Não basta não ser racista, devemos ser anti-racistas
Uma das formas pelas quais a produção capitalista se estruturou no mundo tem com base material no racismo. Isso provocou a exclusão violenta de grande parte da humanidade, seja nas terras africanas com territórios ocupados e sua população mercadorizada, seja em terras americanas com genocídio da população nativa e escravização da população negra sequestrada além mar.
O dia 21 de março é uma data de grande importância para os militantes sociais, principalmente aqueles que buscam a construção de uma sociedade que supere as bases da produção capitalista.

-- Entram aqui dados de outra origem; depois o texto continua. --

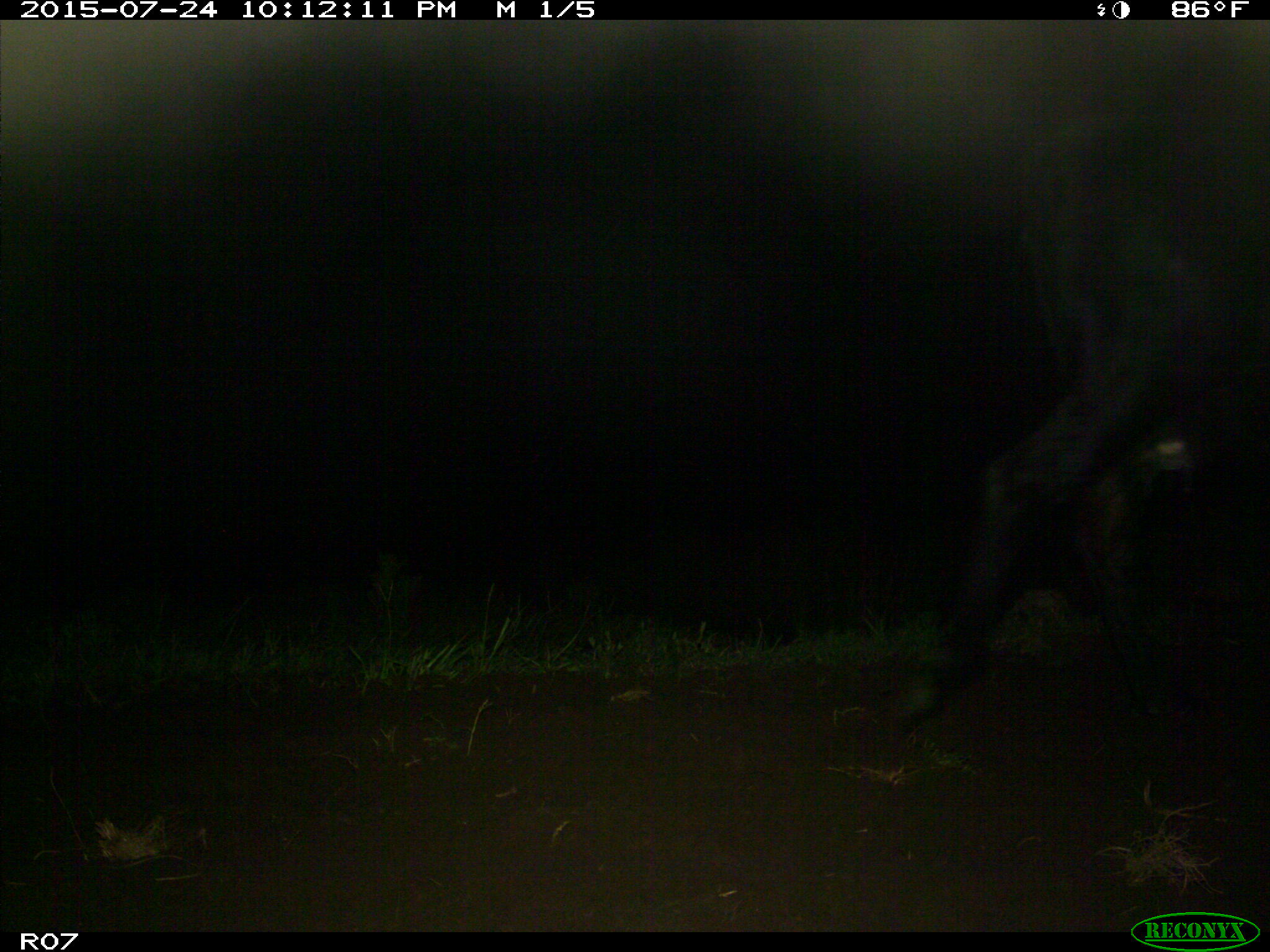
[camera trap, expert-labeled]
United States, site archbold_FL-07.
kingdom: Animalia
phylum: Chordata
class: Mammalia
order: Artiodactyla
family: Bovidae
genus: Bos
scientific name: Bos taurus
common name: domestic cow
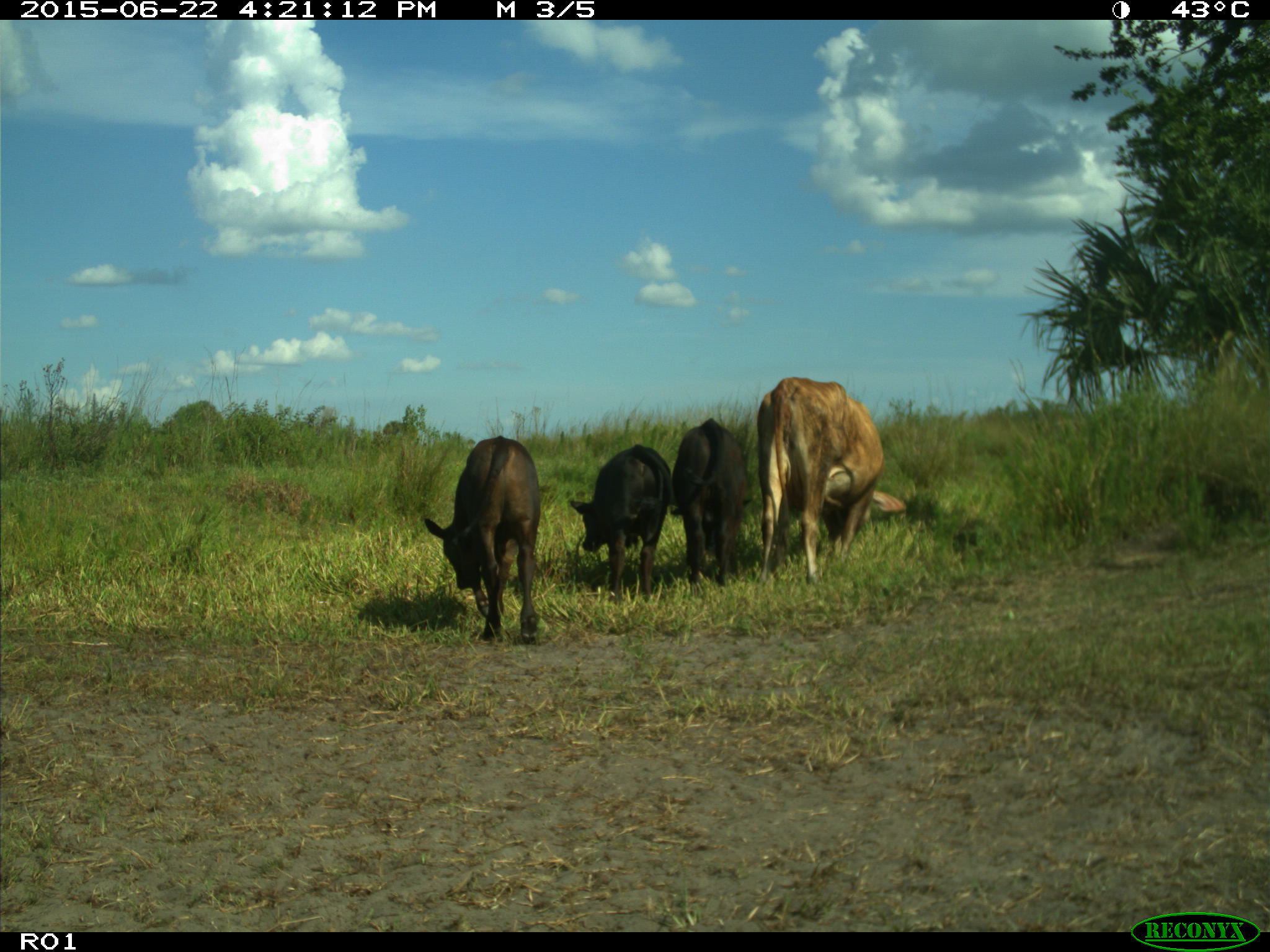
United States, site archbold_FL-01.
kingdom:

No mesmo dia, em1960, na cidade de Johanesburgo (África do Sul), cerca de 20 mil negras e negros lutavam contra a Lei do Passe, que obrigava a população negra a usar cartões de identificação sobre locais onde poderiam transitar na cidade. A repressão pelas tropas militares do regime apartheid resultou na morte de 69 pessoas e mais de uma centena de feridos. O episódio tornou-se marco mundial de resistência e luta pelo fim da discriminação racial e pela dignidade do povo negro, sendo posteriormente reconhecida pela ONU como Dia de Luta pela Eliminação do Racismo.

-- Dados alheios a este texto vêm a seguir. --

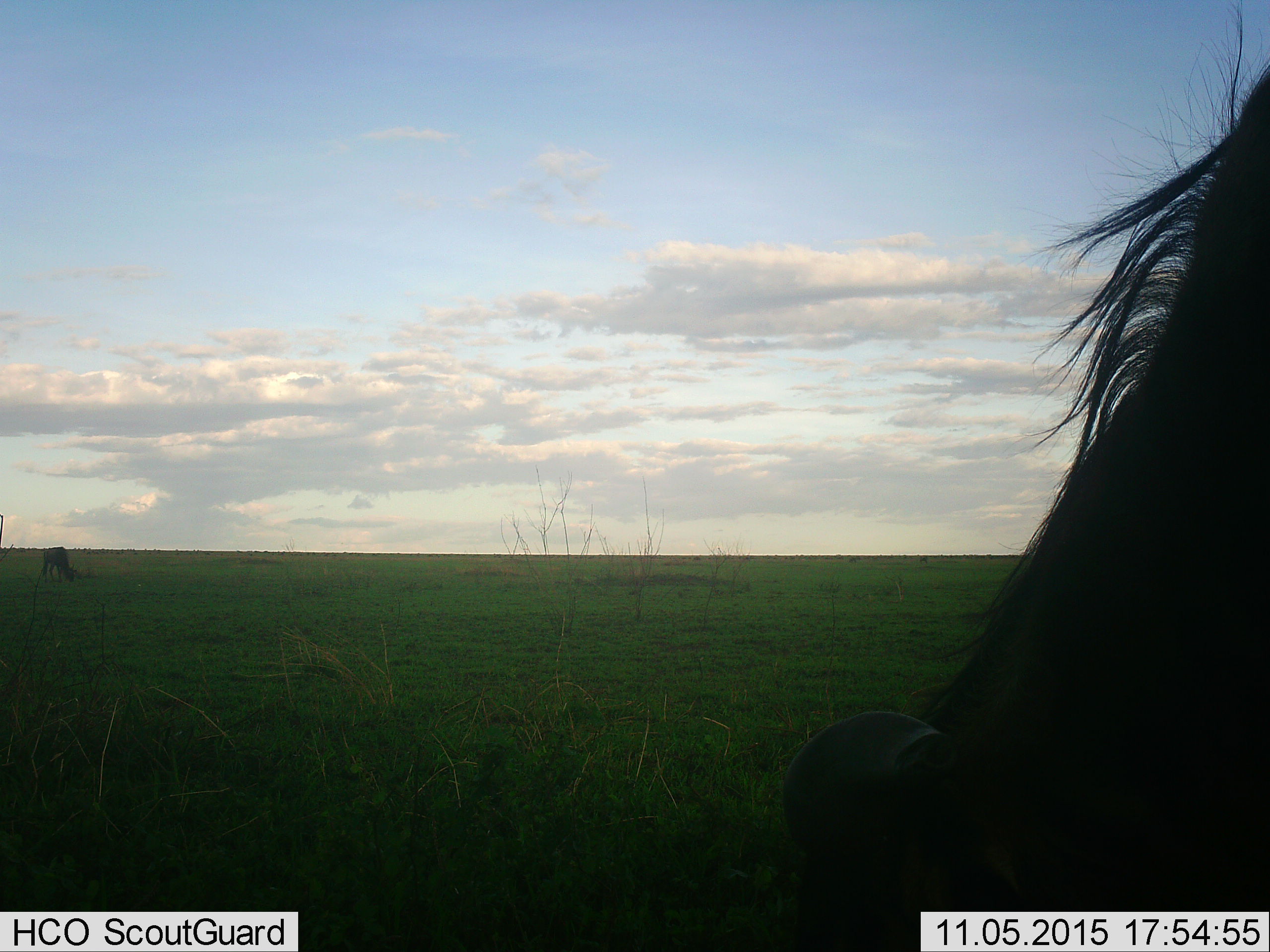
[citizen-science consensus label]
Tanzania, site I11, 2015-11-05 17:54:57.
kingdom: Animalia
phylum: Chordata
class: Mammalia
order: Artiodactyla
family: Bovidae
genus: Connochaetes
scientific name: Connochaetes taurinus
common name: blue wildebeest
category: wildebeest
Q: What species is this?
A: Wildebeest (blue wildebeest) (Connochaetes taurinus).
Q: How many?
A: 2.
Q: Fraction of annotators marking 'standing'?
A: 50%.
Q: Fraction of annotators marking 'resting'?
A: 0%.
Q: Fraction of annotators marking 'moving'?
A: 0%.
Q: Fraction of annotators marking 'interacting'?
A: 0%.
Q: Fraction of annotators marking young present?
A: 0%.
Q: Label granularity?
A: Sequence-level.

Para nós, brasileiras e brasileiros, o dia 21 de março serve também para a reflexão, embasada na mística de resistência do povo negro e lutador, uma vez que o Brasil foi constituído enquanto país por um sistema econômico político e social colonialista, com escravização de um povo inteiro. Isso se deu a partir da necessidade da acumulação primitiva do capital que se instaura a partir de repressão, violência, criminalização e, ao longo de todo o processo histórico, o país manteve exclusão social da maioria da sua população a partir da desigualdade racial e social.

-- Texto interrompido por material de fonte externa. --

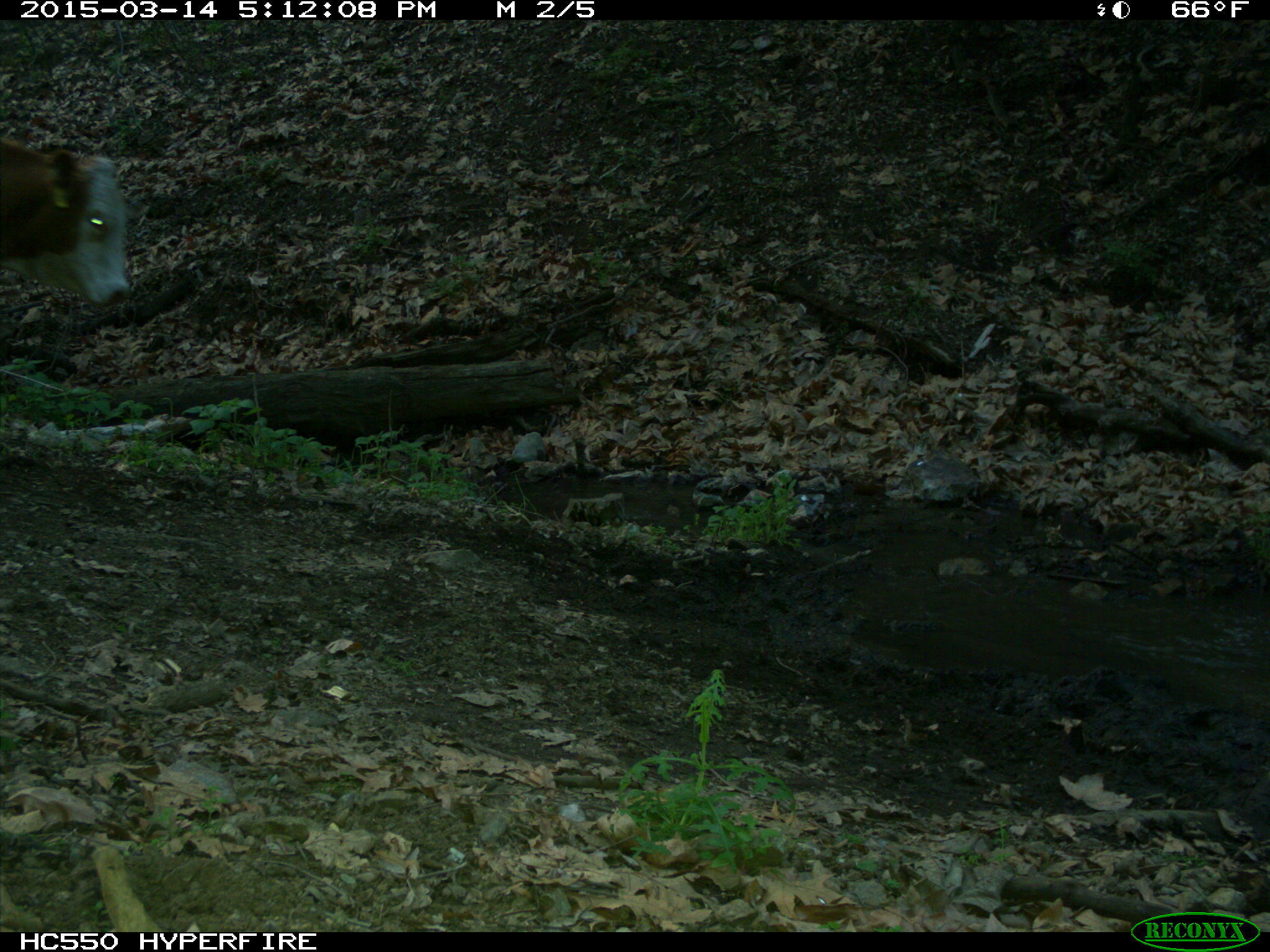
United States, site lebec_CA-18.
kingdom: Animalia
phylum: Chordata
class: Mammalia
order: Artiodactyla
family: Bovidae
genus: Bos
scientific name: Bos taurus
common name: domestic cow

Neste contexto, é sempre importante lembrar desta data, pois ainda somos um país campeão mundial de violação dos direitos humanos da comunidade negra. A cada 4 mortes violentas, 3 são negras e mais de 60% da população encarcerada são negras. Aqui a violência contra as mulheres negras tem crescido, seja a violência doméstica, o abuso sexual ou a violência obstétrica.
Outros dados apontam que trabalhadoras negras recebem salários menores, estão presentes nos trabalhos mais precarizados e têm um número menor de possibilidade de assumirem cargos de chefias. Nos condomínios de classe média, ainda encontramos elevadores de serviço destinados à população negra, enquanto nas escolas e televisões o que se propaga são discursos preconceituosos e discriminatórios que reforçam a narrativa de desconstrução da identidade, da cultura e da religião negra.
Este processo de desenvolvimento e consolidação do capitalismo foi desafiado por inúmeras formas de resistências construídas pela população negra na luta contra o racismo. Essa resistência se realizou tanto no campo quanto na cidade, desde os movimentos quilombolas e lutas sociais pela terra e pela cidadania até a luta interseccional realizada pelas mulheres negras a partir de seus movimentos.
Essas lutas têm trazido grandes lições. Dentre elas, vale destacar a questão das cotas raciais, responsáveis pelo acesso das mulheres e homens negros as universidades, e a lei nº 10.639, que estabelece diretrizes e bases para o ensino da história e da cultura afro-brasileira e africana nas escolas, ampliando o reconhecimento da identidade negra.
No entanto, nos últimos anos podemos observar um intenso avanço do racismo em suas variadas vertentes e, consequentemente, o aumento da discriminação racial da população negra, explicitada no aumento de atitudes fascistas em nosso país e no mundo.
Esse processo histórico recente nos desafia a fortalecer o debate e a compreensão das questões étnico-raciais, além dar unidade à luta de classe e à lutas anti-racistas. Que as mulheres e homens negros da classe trabalhadora possam, junto aos demais setores, empunhar bandeiras de resistências e de construção de um país soberano e popular. E, como disse a filósofa Angela Davis “Numa sociedade racista não basta não ser racista. É necessário ser anti-racista”.